## Cosa fare
Sapresti continuare il brano sui requisiti per andare in pensione, proseguendo subito dopo la sua ultima frase?

***** Brano fornito

Dal 2029 poi il requisito contributivo sarebbe salito di ulteriori due mesi: l'età della vecchiaia dunque sarebbe passata a 67 anni e 5 mesi e i contributi per l'anticipata a 43 anni e 3 mesi (un anno in meno per le donne). In totale, da qui al 2029, le cose sarebbero cambiate di molto: ben cinque mesi di lavoro in più, per l'accesso alla pensione, visto che ora i criteri per andare in pensione nel 2027 sono 67 anni (con 20 di contributi) e 42 anni e 10 mesi di contributi (uno in meno per le donne). Mentre nel 2029 aumenteranno di un mese soltanto. L'Inps poi aveva smentito tutto, e il ministro dell'Economia Giorgetti ha detto che il governo farà di tutto per bloccare l'aumento previsto dei tre mesi. Impedirlo però, come ha ricordato la Repubblica, comporta un costo per il bilancio dello Stato di almeno 4 miliardi.

Ma il pasticcio pensioni che si è verificato a gennaio in realtà non è stato un mero errore dell'Inps. Infatti, come aveva spiegato lo stesso istituto a Fanpage.it, i simulatori sono agganciati alle previsioni Istat per l'aspettativa di vita, che è appunto l'unico criterio che si segue per legge per stabilire l'età pensionabile. Anche a causa del Covid, i requisiti dell'età di uscita per la vecchiaia e dei contributi necessari per l’anticipata, non vengono toccati dal 2019. Ma potrebbero essere ritoccati a breve con un decreto interministeriale, visto che la decisione finale se alzare o no i requisiti spetta al governo, che deve appunto emanare un provvedimento.

**********
***** Dati forniti

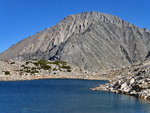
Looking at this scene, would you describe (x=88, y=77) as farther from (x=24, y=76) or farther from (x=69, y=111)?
(x=69, y=111)

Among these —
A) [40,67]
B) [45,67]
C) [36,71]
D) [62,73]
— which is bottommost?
[62,73]

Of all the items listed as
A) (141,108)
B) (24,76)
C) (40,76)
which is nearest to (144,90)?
(141,108)

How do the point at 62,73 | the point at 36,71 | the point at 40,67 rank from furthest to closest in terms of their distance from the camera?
1. the point at 40,67
2. the point at 62,73
3. the point at 36,71

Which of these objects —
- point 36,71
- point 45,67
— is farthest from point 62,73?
point 36,71

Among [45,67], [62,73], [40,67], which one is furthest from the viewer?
[45,67]

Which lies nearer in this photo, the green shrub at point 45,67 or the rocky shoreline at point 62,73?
the rocky shoreline at point 62,73

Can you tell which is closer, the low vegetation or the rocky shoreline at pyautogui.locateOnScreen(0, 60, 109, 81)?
the rocky shoreline at pyautogui.locateOnScreen(0, 60, 109, 81)

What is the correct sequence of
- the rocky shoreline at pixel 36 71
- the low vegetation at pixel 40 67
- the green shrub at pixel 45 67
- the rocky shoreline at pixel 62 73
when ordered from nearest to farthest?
→ the rocky shoreline at pixel 62 73 → the rocky shoreline at pixel 36 71 → the low vegetation at pixel 40 67 → the green shrub at pixel 45 67

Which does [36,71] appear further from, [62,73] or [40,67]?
[62,73]

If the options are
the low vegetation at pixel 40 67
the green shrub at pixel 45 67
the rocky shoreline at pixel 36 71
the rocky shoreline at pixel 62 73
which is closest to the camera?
the rocky shoreline at pixel 62 73

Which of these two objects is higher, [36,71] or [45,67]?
[45,67]

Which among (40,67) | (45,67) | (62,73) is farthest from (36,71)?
(62,73)

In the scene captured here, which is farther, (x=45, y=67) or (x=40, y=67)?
(x=45, y=67)

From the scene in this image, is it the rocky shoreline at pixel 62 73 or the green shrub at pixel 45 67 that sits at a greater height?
the green shrub at pixel 45 67
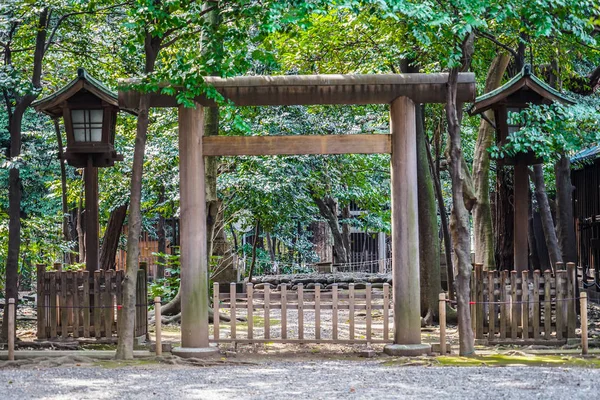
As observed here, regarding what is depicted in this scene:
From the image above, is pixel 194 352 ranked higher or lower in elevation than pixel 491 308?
lower

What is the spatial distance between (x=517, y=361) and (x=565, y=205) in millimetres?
10803

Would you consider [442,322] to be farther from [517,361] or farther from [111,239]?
[111,239]

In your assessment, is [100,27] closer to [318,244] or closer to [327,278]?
[327,278]

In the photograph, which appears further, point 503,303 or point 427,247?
point 427,247

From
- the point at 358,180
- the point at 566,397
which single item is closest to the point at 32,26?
the point at 358,180

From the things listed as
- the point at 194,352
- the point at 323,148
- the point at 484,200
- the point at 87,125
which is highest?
the point at 87,125

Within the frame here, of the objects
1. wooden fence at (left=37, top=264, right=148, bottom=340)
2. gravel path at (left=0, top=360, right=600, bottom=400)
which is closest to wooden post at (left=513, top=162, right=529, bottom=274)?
gravel path at (left=0, top=360, right=600, bottom=400)

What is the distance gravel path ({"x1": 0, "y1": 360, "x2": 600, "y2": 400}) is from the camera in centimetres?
931

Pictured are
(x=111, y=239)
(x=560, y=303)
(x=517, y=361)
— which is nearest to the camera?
(x=517, y=361)

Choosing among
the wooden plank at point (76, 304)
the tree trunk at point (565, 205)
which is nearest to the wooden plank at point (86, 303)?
the wooden plank at point (76, 304)

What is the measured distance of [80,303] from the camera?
13.9 meters

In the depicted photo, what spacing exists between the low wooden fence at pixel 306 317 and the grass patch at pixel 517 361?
4.85 ft

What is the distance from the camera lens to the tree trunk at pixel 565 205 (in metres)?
21.1

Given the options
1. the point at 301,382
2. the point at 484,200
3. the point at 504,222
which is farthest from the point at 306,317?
the point at 301,382
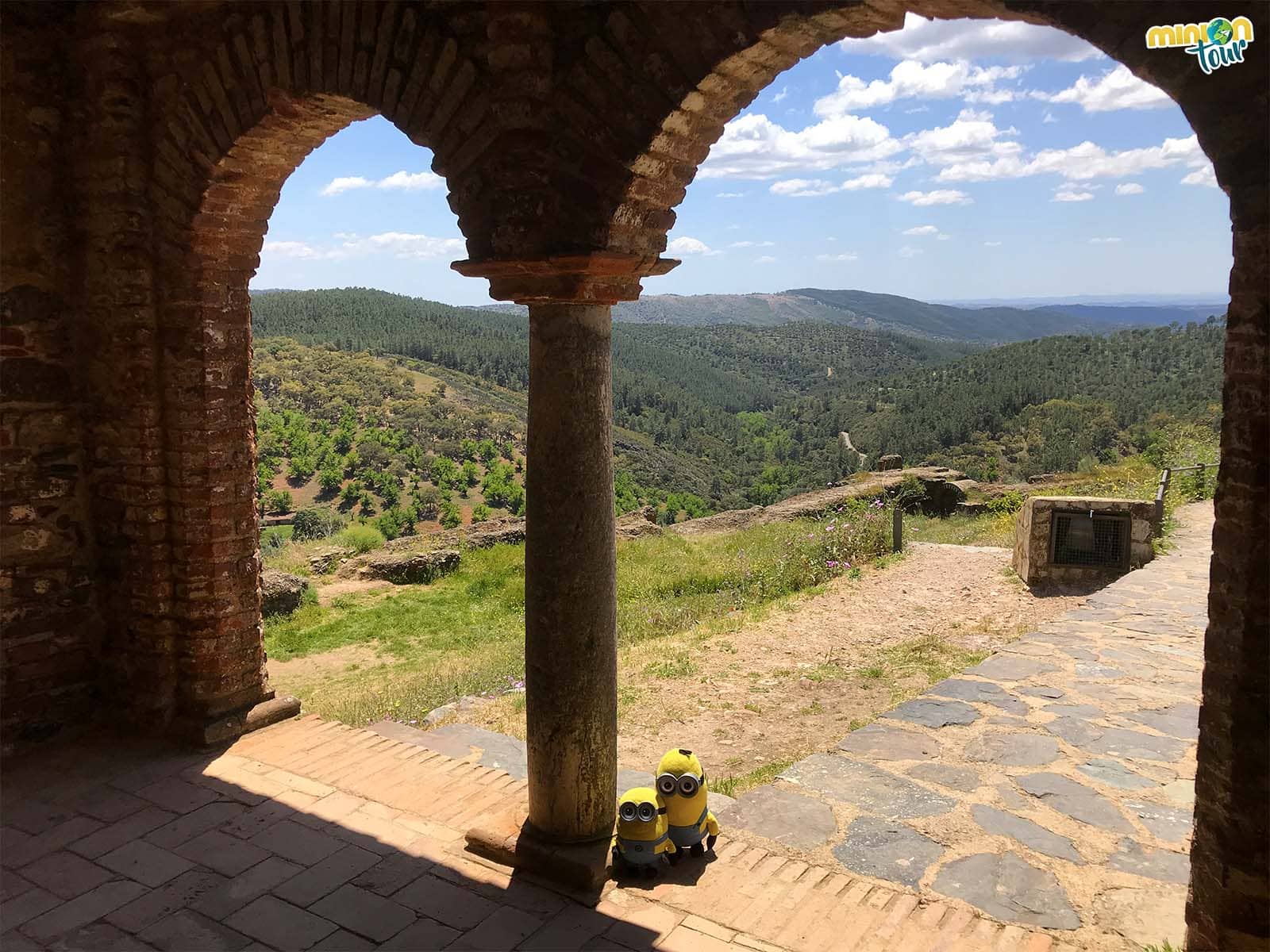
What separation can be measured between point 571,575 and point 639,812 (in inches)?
39.1

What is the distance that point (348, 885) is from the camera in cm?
362

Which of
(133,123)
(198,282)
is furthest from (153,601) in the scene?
(133,123)

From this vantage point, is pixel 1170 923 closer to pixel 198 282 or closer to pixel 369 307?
pixel 198 282

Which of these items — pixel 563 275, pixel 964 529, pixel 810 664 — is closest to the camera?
pixel 563 275

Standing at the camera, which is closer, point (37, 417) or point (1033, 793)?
point (1033, 793)

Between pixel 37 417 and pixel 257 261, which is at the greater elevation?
pixel 257 261

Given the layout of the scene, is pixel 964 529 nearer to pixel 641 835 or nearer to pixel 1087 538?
pixel 1087 538

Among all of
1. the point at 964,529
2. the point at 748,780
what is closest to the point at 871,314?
the point at 964,529

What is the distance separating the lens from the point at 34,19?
4.64 meters

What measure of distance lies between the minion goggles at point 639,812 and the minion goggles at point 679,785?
12 cm

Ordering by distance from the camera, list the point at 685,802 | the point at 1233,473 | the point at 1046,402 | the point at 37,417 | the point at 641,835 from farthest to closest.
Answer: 1. the point at 1046,402
2. the point at 37,417
3. the point at 685,802
4. the point at 641,835
5. the point at 1233,473

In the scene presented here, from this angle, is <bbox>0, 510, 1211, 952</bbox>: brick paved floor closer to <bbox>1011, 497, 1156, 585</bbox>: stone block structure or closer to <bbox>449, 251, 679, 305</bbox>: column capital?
<bbox>449, 251, 679, 305</bbox>: column capital

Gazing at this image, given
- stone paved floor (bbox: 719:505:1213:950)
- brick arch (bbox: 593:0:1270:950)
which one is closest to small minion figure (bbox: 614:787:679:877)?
stone paved floor (bbox: 719:505:1213:950)

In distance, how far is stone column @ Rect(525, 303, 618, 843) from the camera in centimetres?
350
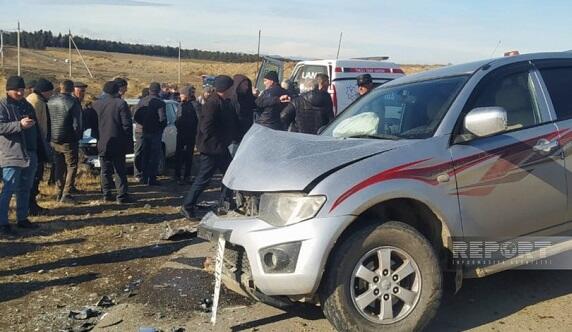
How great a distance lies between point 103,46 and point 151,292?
3488 inches

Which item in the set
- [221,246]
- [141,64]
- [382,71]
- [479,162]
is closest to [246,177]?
[221,246]

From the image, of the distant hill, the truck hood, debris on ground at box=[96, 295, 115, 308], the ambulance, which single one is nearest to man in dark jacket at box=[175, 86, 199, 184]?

**********

## Esercizio svolto
Le simulazioni dell'Inps in genere si aggiornano anche prima del decreto del governo. A ottobre Istat aveva effettivamente previsto che con l'attuale aumento della speranza di vita sarebbe servito un aumento di tre mesi per l'età pensionabile nel 2027, e di altri tre mesi nel 2029. Lo aveva detto in un'audizione in Parlamento il presidente di Istat Francesco Maria Chelli. Ora però l'Istat pubblicherà il dato sulla speranza di vita a 65 anni, che è appunto la base per decidere l'adeguamento dell'età pensionabile nel 2027. Dopo il calo della speranza di vita a 65 anni registrato con la pandemia da Covid (quattro mesi che andrebbero recuperati nel prossimo aggiornamento) si è registrata, secondo l'Istat, una "crescita importante" di questo parametro che potrebbe determinare nel 2027 lo scatto dell'aumento dell'età per la pensione. A quel punto il governo dovrà recepire quanto già certificato dall'Istat e dalla Ragioneria, e cioè che la vita si è allungata, e quindi si andrà in pensione più tardi.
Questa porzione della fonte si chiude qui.